The initiative, announced in Erbil in December 2010 at a meeting between UNESCO (the UN Educational, Scientific and Cultural Organization) and senior officials from Iraq's ministries for scientific research and higher education, will draw up a comprehensive national policy for science, technology and innovation.

The first step is to "identify existing research capacity in Iraq", Samir Raauf, a senior official at the Ministry of Science and Technology, told SciDev.Net. This will be done by bringing together existing research papers and reports, including research not yet completed that has been carried out by special committees.

Raauf said the aim of the initiative, which was launched last month, was to assess the existing research capacity in Iraq and use the information to meet the country's urgent needs, outlined in the Ministry of Planning's five-year plan.

With about US$212,000 from the Japanese government, the initiative will establish a network of national and international government experts, scientists, academics and businesses to articulate policy priorities over a 12-month period. Scientists will be linked to Iraqi government bodies and organisations that can benefit from their work.

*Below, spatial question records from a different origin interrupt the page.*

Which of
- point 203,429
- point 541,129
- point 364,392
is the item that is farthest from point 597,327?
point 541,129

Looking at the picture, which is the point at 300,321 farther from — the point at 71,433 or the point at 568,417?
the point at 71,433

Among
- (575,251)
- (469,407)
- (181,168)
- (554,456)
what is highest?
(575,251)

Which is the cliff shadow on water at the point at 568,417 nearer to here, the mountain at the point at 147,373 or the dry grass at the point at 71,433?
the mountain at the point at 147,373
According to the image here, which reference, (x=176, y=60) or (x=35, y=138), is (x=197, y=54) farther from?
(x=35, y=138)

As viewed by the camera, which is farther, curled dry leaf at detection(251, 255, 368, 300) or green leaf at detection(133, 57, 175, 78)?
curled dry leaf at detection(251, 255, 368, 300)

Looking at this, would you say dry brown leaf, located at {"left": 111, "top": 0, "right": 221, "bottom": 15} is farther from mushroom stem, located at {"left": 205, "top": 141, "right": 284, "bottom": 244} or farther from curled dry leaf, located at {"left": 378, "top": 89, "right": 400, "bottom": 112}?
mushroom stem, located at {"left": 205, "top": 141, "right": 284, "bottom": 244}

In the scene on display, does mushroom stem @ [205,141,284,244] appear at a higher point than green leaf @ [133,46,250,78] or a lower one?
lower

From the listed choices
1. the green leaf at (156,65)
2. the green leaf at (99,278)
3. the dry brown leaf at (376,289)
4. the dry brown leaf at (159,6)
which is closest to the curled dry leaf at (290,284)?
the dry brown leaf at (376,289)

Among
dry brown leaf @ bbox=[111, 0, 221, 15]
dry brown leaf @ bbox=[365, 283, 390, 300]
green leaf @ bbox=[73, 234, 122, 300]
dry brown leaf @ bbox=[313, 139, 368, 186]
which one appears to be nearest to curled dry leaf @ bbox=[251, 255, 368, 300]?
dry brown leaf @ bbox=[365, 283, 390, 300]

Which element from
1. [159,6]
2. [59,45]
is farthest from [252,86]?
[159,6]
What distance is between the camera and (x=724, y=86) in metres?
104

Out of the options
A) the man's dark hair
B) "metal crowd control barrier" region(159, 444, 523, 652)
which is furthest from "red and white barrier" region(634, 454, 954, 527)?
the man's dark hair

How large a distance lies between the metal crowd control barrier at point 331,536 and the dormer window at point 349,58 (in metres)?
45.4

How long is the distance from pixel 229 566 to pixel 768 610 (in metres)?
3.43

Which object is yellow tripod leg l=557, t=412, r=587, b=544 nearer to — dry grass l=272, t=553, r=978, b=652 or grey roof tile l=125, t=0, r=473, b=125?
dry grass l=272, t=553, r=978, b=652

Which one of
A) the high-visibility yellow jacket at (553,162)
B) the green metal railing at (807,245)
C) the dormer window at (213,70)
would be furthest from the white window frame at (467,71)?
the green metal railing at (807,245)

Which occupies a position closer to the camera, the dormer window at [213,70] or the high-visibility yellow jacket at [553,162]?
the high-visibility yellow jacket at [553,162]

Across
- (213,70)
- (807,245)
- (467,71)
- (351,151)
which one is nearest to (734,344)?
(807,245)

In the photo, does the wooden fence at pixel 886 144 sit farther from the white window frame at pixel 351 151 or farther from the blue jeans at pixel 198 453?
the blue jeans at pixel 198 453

Research priorities differ in each Iraqi regions. The task of identifying them will be part of a national dialogue on the role of science and technology in spurring economic growth and improving the quality of life in Iraq.

Falah Ibrahim, director of the Center for Energy Research in Baghdad, described the initiative as vital to achieving the potential of Iraqi scientists, and an "innovative way to put their production in the right place".

He added that it will support the country's effort to reduce its dependence on imported technology, help revitalise its scientific development and take advantage of its scientific cadres.

Three main conferences will be held in 2011, in the Kurdish region, Baghdad and Basra, along with a number of workshops. The recommendations from the conferences will be collated by the end of the year.

Government priorities for research over the next four years in five main categories — human capacity building, information technology, agriculture, environment and water resources, and renewable energy — will be based on this work.

At the press conference following the announcement of the initiative, Casey Walther, the natural sciences officer for UNESCO in Iraq, said: "This joint initiative is, in essence, about paving the way towards a brighter future for the people of Iraq by leveraging the knowledge and capacities of its leaders, scientists, schools and businesses."

UNESCO is the main UN provider of technical advice and capacity building in science, technology and innovation policy.